Bundesgerichtshof
Beschl. v. 15.12.2021, Az.: 6 StR 517/21
Nachholung der Bestimmung einer Strafe bzgl. der Tat des sexuellen Missbrauchs von Kindern
Bibliographie
- Gericht
- BGH
- Datum
- 15.12.2021
- Aktenzeichen
- 6 StR 517/21
- Entscheidungsform
- Beschluss
- Referenz
- WKRS 2021, 51175
- Entscheidungsname
- [keine Angabe]
- ECLI
- ECLI:DE:BGH:2021:151221B6STR517.21.0
Verfahrensgang
- vorgehend
- LG Halle - 21.05.2021 - AZ: 1 Ks 10/20
Rechtsgrundlagen
Verfahrensgegenstand
Mord u.a.
Der 6. Strafsenat des Bundesgerichtshofs hat am 15. Dezember 2021 gemäß § 349 Abs. 2 StPO beschlossen:
Tenor:
Die Revision des Angeklagten gegen das Urteil des Landgerichts Halle vom 21. Mai 2021 wird verworfen; zugleich wird im Fall 4 der Urteilsgründe eine Freiheitsstrafe von sechs Monaten festgesetzt.

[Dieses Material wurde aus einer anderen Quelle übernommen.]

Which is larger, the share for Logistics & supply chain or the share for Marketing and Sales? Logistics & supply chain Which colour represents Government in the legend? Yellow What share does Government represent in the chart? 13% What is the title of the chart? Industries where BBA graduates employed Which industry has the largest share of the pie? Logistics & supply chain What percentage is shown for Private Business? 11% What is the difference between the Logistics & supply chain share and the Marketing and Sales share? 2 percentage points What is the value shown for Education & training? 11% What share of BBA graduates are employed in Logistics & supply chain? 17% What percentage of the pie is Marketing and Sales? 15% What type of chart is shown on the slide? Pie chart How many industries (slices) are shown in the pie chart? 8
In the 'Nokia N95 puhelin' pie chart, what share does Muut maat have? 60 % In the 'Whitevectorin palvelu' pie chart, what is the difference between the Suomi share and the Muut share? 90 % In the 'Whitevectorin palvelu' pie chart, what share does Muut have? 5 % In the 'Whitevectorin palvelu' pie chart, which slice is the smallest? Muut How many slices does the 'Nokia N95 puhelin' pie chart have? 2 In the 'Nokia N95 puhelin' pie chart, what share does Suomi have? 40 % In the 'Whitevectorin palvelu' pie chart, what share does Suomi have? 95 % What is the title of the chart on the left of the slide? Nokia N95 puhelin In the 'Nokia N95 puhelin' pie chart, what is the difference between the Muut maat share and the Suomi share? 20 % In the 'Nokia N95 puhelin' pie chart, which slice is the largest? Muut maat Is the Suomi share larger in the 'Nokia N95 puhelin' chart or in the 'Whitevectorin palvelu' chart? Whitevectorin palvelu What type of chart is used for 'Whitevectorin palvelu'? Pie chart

Der Beschwerdeführer hat die Kosten des Rechtsmittels und die dem Nebenkläger dadurch entstandenen notwendigen Auslagen zu tragen.
Gründe
Das Landgericht hat es versäumt, für die dem Angeklagten im Fall 4 der Urteilsgründe zur Last fallende Tat des sexuellen Missbrauchs von Kindern (§ 176 Abs. 1 StGB) in Tateinheit mit sexuellem Missbrauch von Schutzbefohlenen (§ 174 Abs. 1 Nr. 3 StGB), schwerem sexuellen Übergriff (§ 177 Abs. 1 und Abs. 5 Nr. 1 StGB), Herstellen kinderpornographischer Schriften (§ 184b Abs. 1 Nr. 3 StGB) und Körperverletzung (§ 223 Abs. 1 StGB) eine Strafe zu bestimmen. Dies kann der Senat in entsprechender Anwendung des § 354 Abs. 1 StPO nachholen. Das Verschlechterungsverbot steht dem nicht entgegen (vgl. BGH, Urteil vom 26. Februar 1993 – 3 StR 207/92, BGHR StPO § 358 Abs. 2 Satz 1 Einzelstrafe, fehlende 2; Beschluss vom 22. November 2016 – 1 StR 527/16). Da das Landgericht der Strafzumessung in dem gleichgelagerten Fall 7 der Urteilsgründe entgegen § 52 Abs. 2 Satz 1 StGB nicht den Strafrahmen des § 177 Abs. 1 StGB, sondern denjenigen des § 176 Abs. 1 StGB in der zum Tatzeitpunkt geltenden Fassung zugrunde gelegt hat, und deshalb anzunehmen ist, dass es im Fall 4 der Urteilsgründe ebenso verfahren wäre, setzt der Senat, um jede Benachteiligung des Angeklagten auszuschließen, die Strafe auf das danach vorgesehene Mindestmaß fest.